Hi! I’m an undergrad and I’m trying to replicate a result from a paper for a fast matrix-matrix multiplication algorithm (specifically the Bernstein lift matrix). Unfortunately, my code seems some 2-3x slower than what’s expected, compared to a naive matrix-matrix multiplication.
Here’s a (somewhat lengthy) MWE with precomputed values:
using SparseArrays
using BenchmarkTools
using LinearAlgebra
const L0 = sprand(36, 36, 0.164)
const tri_offset_table = (
    (0, 2, 3, 3, 2, 0, -3, -7, -12, -18, -25, -33, -42, -52, -63, -75, -88, -102, -117, -133, -150), 
    (0, 3, 5, 6, 6, 5, 3, 0, -4, -9, -15, -22, -30, -39, -49, -60, -72, -85, -99, -114, -130), 
    (0, 4, 7, 9, 10, 10, 9, 7, 4, 0, -5, -11, -18, -26, -35, -45, -56, -68, -81, -95, -110), 
    (0, 5, 9, 12, 14, 15, 15, 14, 12, 9, 5, 0, -6, -13, -21, -30, -40, -51, -63, -76, -90), 
    (0, 6, 11, 15, 18, 20, 21, 21, 20, 18, 15, 11, 6, 0, -7, -15, -24, -34, -45, -57, -70), 
    (0, 7, 13, 18, 22, 25, 27, 28, 28, 27, 25, 22, 18, 13, 7, 0, -8, -17, -27, -38, -50), 
    (0, 8, 15, 21, 26, 30, 33, 35, 36, 36, 35, 33, 30, 26, 21, 15, 8, 0, -9, -19, -30), 
    (0, 9, 17, 24, 30, 35, 39, 42, 44, 45, 45, 44, 42, 39, 35, 30, 24, 17, 9, 0, -10), 
    (0, 10, 19, 27, 34, 40, 45, 49, 52, 54, 55, 55, 54, 52, 49, 45, 40, 34, 27, 19, 10), 
    (0, 11, 21, 30, 38, 45, 51, 56, 60, 63, 65, 66, 66, 65, 63, 60, 56, 51, 45, 38, 30)) 
const l_j_table = (-3.5, 7.0, -8.75, 7.0, -3.5, 1.0, -0.125, 0.0, 0.0, 0.0, 0.0, 0.0, 0.0, 0.0, 0.0, 0.0, 0.0, 0.0, 0.0, 0.0)
function reduction_multiply!(out, N, x, offset)
    row = 1
    @inbounds @fastmath for j in 0:N-1
        for i in 0:N-1-j
            k = N-1-i-j
            linear_index1 = i+1 + offset[j+1] + 1
            linear_index2 = i + offset[j+2] + 1
            linear_index3 = i + offset[j+1] + 1
            val = muladd((i+1), x[linear_index1], 
            muladd((j+1), x[linear_index2],
            muladd((k+1), x[linear_index3], 0.0)))

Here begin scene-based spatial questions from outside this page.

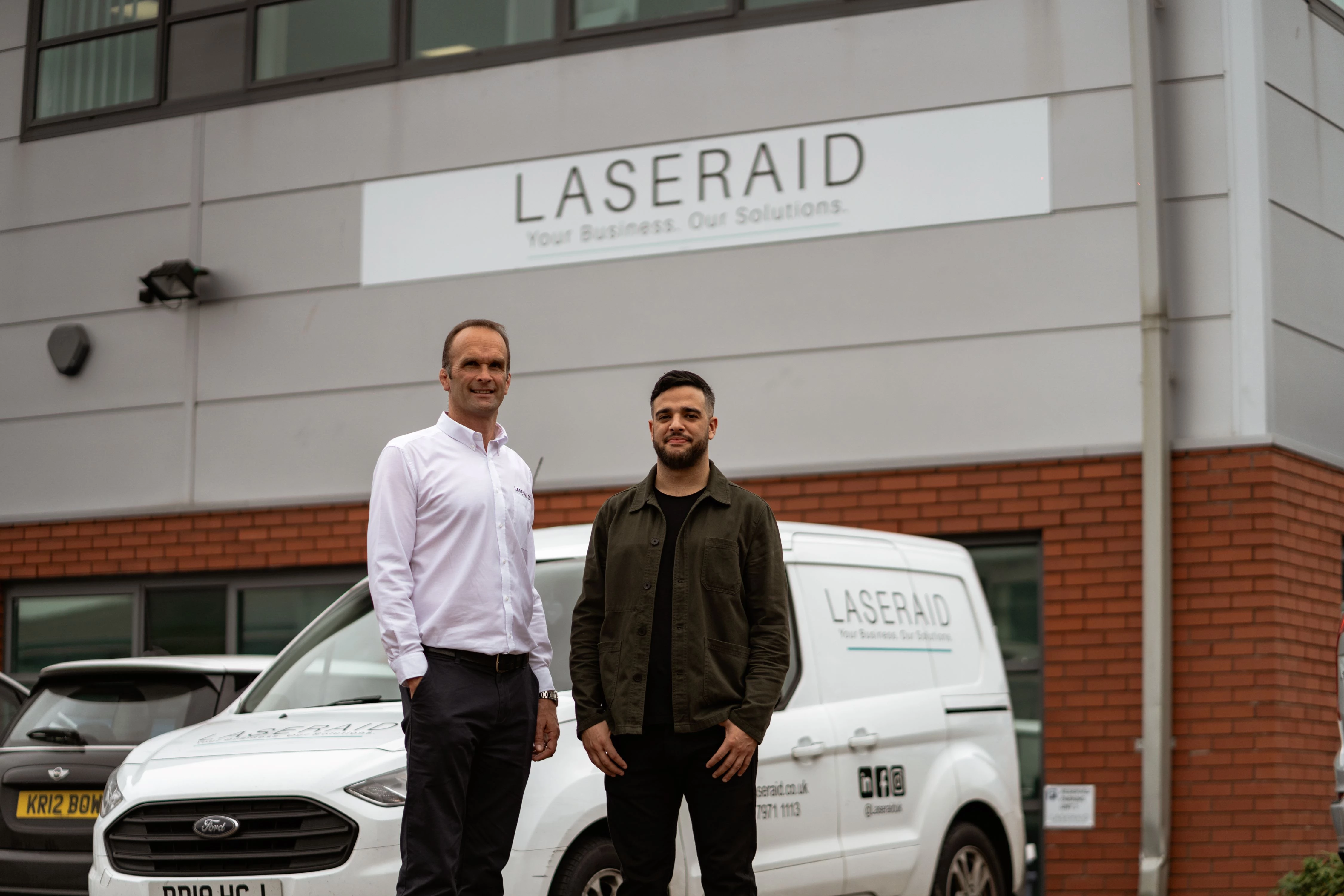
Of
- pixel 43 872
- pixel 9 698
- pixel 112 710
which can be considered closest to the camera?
pixel 43 872

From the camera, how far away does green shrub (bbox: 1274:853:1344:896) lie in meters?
7.90

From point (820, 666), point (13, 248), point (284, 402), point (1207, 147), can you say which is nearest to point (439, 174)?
point (284, 402)

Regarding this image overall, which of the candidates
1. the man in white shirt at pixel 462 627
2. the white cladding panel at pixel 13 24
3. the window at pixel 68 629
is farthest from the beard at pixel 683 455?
the white cladding panel at pixel 13 24

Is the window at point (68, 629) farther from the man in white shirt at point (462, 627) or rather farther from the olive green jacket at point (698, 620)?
the olive green jacket at point (698, 620)

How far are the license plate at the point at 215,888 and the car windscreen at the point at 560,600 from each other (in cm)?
125

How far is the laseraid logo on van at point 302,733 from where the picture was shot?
18.9 ft

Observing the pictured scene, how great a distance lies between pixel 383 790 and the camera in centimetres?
545

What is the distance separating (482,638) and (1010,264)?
6.00 m

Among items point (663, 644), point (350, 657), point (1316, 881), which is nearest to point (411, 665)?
point (663, 644)

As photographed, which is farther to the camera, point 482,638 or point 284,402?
point 284,402

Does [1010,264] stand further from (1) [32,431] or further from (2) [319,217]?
(1) [32,431]

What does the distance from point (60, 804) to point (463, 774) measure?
3.12m

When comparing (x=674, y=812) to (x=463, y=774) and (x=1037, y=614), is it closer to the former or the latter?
(x=463, y=774)

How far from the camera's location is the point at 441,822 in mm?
4668
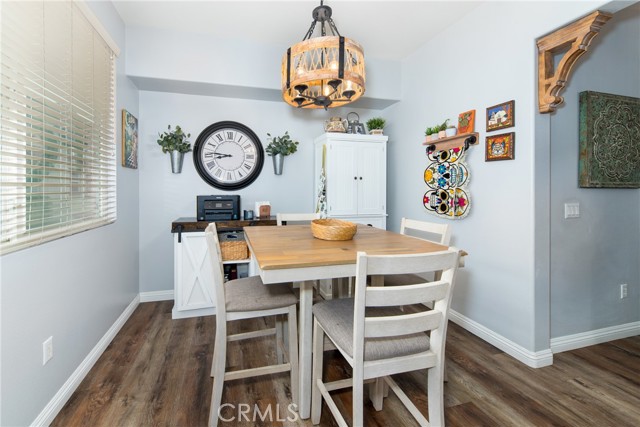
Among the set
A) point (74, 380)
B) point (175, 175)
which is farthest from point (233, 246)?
point (74, 380)

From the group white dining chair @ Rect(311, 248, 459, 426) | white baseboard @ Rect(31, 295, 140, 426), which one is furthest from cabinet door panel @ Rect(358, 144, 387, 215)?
white baseboard @ Rect(31, 295, 140, 426)

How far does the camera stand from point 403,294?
1124 millimetres

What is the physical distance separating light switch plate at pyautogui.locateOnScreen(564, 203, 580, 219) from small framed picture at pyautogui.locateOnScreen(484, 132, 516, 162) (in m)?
0.56

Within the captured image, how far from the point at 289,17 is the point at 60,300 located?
8.62ft

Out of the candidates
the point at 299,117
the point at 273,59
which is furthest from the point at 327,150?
the point at 273,59

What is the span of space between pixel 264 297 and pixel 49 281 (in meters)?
1.08

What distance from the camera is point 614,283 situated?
7.96 ft

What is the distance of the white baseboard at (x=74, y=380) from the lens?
150cm

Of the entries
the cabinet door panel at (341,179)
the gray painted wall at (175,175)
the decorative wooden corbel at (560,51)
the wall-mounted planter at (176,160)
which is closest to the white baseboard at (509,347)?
the cabinet door panel at (341,179)

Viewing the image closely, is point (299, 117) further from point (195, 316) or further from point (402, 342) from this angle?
point (402, 342)

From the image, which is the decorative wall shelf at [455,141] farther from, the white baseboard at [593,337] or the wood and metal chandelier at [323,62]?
the white baseboard at [593,337]

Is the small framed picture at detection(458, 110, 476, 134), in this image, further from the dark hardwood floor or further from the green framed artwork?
the dark hardwood floor

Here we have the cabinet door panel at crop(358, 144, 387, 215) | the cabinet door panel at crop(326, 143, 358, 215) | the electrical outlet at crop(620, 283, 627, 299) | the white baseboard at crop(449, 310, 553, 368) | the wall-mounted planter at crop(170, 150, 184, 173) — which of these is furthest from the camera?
the cabinet door panel at crop(358, 144, 387, 215)

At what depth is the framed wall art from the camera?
2664 mm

            out[row] = val/N
            row += 1
        end
    end
    return out
end
# E is a preallocated vector to perform some operations. N is the polynomial order.
function matrix_vector_multiply!(out, N, x, E)

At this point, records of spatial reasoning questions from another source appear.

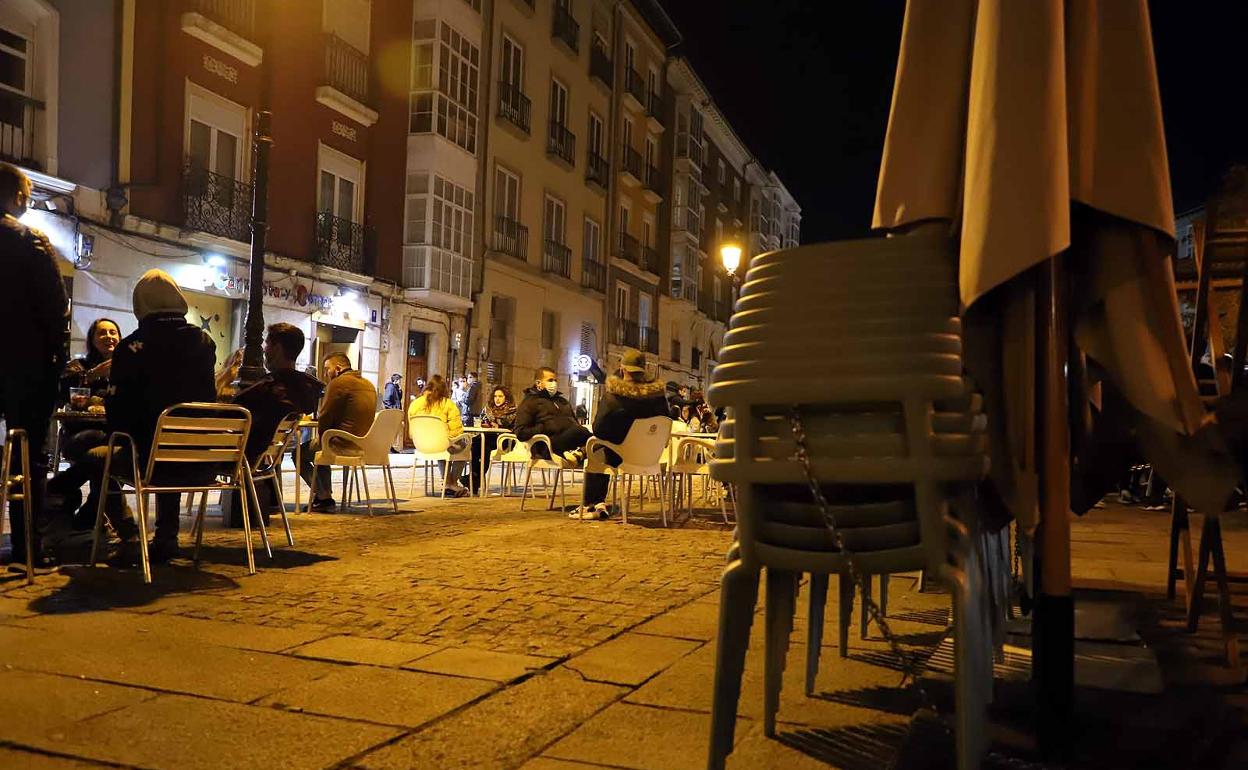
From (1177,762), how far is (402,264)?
69.2 ft

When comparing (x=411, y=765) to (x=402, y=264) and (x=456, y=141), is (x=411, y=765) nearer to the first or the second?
(x=402, y=264)

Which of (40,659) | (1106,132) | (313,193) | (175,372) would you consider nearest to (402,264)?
(313,193)

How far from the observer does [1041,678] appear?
238 cm

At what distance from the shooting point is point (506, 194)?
25781 millimetres

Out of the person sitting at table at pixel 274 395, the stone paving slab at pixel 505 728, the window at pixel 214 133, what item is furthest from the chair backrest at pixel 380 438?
the window at pixel 214 133

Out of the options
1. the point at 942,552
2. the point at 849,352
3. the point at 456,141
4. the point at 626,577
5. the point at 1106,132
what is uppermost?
the point at 456,141

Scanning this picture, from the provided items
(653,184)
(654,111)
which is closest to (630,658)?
(653,184)

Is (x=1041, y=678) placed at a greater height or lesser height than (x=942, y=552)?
lesser

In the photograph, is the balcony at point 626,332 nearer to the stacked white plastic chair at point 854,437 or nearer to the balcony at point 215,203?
the balcony at point 215,203

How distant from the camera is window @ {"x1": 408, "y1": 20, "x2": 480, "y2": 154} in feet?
72.5

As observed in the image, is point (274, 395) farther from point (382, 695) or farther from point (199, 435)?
point (382, 695)

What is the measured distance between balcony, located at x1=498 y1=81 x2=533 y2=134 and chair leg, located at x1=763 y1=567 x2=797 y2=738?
23.8m

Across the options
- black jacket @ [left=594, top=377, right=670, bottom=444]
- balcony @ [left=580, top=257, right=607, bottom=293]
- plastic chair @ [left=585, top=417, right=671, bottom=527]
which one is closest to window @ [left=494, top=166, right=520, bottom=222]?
balcony @ [left=580, top=257, right=607, bottom=293]

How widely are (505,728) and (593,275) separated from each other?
2892 centimetres
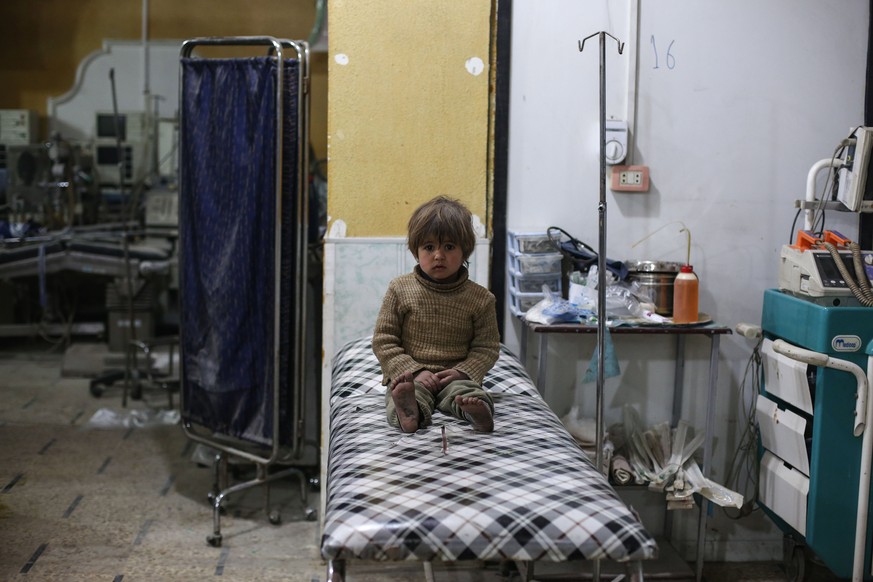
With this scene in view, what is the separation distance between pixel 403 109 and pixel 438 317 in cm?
93

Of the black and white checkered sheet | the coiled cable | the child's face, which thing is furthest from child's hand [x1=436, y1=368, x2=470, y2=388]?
the coiled cable

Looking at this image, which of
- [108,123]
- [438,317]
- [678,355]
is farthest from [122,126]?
[438,317]

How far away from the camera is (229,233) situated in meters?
3.43

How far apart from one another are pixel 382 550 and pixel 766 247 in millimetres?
2138

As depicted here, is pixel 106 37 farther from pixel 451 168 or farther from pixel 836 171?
pixel 836 171

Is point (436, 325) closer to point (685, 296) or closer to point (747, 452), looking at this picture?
point (685, 296)

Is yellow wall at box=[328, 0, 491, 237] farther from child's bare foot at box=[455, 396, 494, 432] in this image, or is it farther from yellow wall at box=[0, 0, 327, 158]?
yellow wall at box=[0, 0, 327, 158]

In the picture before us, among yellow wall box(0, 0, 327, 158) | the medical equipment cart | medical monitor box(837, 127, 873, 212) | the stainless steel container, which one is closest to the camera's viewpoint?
the medical equipment cart

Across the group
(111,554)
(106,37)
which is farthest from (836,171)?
(106,37)

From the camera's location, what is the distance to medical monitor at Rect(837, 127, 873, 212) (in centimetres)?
292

    @inbounds @fastmath begin 
        LinearAlgebra.mul!(E, L0, x)
        index1 = div((N + 1) * (N + 2), 2)
        view(out,1:index1) .= E
        reduction_multiply!(E, N, E, tri_offset_table[N])
        for j in 1:N
            diff = div((N + 1 - j) * (N + 2 - j), 2)

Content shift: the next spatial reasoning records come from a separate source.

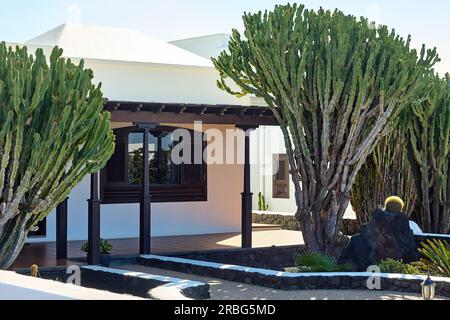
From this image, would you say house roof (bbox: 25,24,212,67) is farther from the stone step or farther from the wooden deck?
the stone step

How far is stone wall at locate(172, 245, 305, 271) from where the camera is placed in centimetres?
1769

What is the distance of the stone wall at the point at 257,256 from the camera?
17688 millimetres

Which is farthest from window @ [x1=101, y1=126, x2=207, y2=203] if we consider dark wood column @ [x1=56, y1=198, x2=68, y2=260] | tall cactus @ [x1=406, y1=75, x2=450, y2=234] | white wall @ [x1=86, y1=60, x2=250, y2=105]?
tall cactus @ [x1=406, y1=75, x2=450, y2=234]

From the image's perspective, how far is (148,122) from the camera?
17359 millimetres

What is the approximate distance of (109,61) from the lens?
19.4 meters

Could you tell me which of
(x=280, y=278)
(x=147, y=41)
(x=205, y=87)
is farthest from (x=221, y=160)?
(x=280, y=278)

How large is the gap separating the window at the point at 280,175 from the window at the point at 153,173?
639 cm

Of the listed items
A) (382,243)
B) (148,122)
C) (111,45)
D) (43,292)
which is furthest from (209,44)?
(43,292)

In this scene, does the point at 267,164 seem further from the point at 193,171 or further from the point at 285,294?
the point at 285,294

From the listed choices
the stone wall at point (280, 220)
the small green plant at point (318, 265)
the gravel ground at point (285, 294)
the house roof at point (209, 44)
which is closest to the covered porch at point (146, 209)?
the stone wall at point (280, 220)

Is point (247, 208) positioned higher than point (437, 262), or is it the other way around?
point (247, 208)

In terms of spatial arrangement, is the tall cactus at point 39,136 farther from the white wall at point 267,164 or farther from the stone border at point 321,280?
the white wall at point 267,164

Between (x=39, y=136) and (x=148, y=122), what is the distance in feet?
13.8
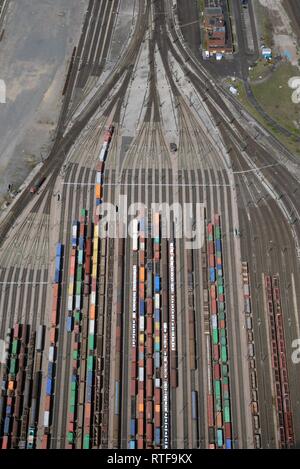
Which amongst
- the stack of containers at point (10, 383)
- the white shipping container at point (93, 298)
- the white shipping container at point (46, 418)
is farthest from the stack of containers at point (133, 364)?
the stack of containers at point (10, 383)

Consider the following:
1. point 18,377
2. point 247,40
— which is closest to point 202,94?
point 247,40

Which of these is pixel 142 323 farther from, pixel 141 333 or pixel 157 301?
pixel 157 301

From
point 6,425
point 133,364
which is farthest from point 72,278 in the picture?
point 6,425

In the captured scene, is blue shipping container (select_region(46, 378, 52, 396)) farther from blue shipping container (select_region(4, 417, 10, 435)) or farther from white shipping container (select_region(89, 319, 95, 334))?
white shipping container (select_region(89, 319, 95, 334))

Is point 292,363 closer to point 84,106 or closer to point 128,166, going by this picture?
point 128,166

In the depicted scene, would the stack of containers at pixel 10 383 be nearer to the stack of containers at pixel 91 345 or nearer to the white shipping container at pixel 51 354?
the white shipping container at pixel 51 354

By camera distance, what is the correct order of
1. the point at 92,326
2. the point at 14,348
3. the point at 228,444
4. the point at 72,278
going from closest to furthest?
the point at 228,444 < the point at 14,348 < the point at 92,326 < the point at 72,278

            for i in 1:diff
                out[index1 + i] = l_j_table[j] * E[i]
            end
            if j < N
                index1 += diff
                reduction_multiply!(E, N-j, E, tri_offset_table[N-j])
            end
        end
    end
    return out
end
function matrix_matrix_multiply!(out, N, x, E)
    @simd for n in axes(x,2)
        @inbounds matrix_vector_multiply!(view(out,:,n), N, view(x,:,n), E)
    end
    return out
end
N = 7
Np2 = div((N + 1) * (N + 2), 2)
Np3 = div((N + 1) * (N + 2) * (N + 3), 6)
@benchmark matrix_vector_multiply!($(zeros(Np3)), $(N), $(rand(Float64, Np2)), $(zeros(Np2)))
@benchmark matrix_matrix_multiply!($(zeros(Np3, Np3)), $(N), $(rand(Float64, Np2, Np3)), $(zeros(Np2)))
I’m not quite sure if my matrix_matrix_multiply! function is the best way to stitch together the matrix-vector multiplications. When I compared to the mul! function, I found that my code is much faster for the matrix-vector multiplication, but slower for the matrix-matrix multiplication. Is there some better way to get a matrix-matrix multiplication from matrix-vector multiplication?
I’d appreciate any other pointers for where I might look to improve this! Thanks!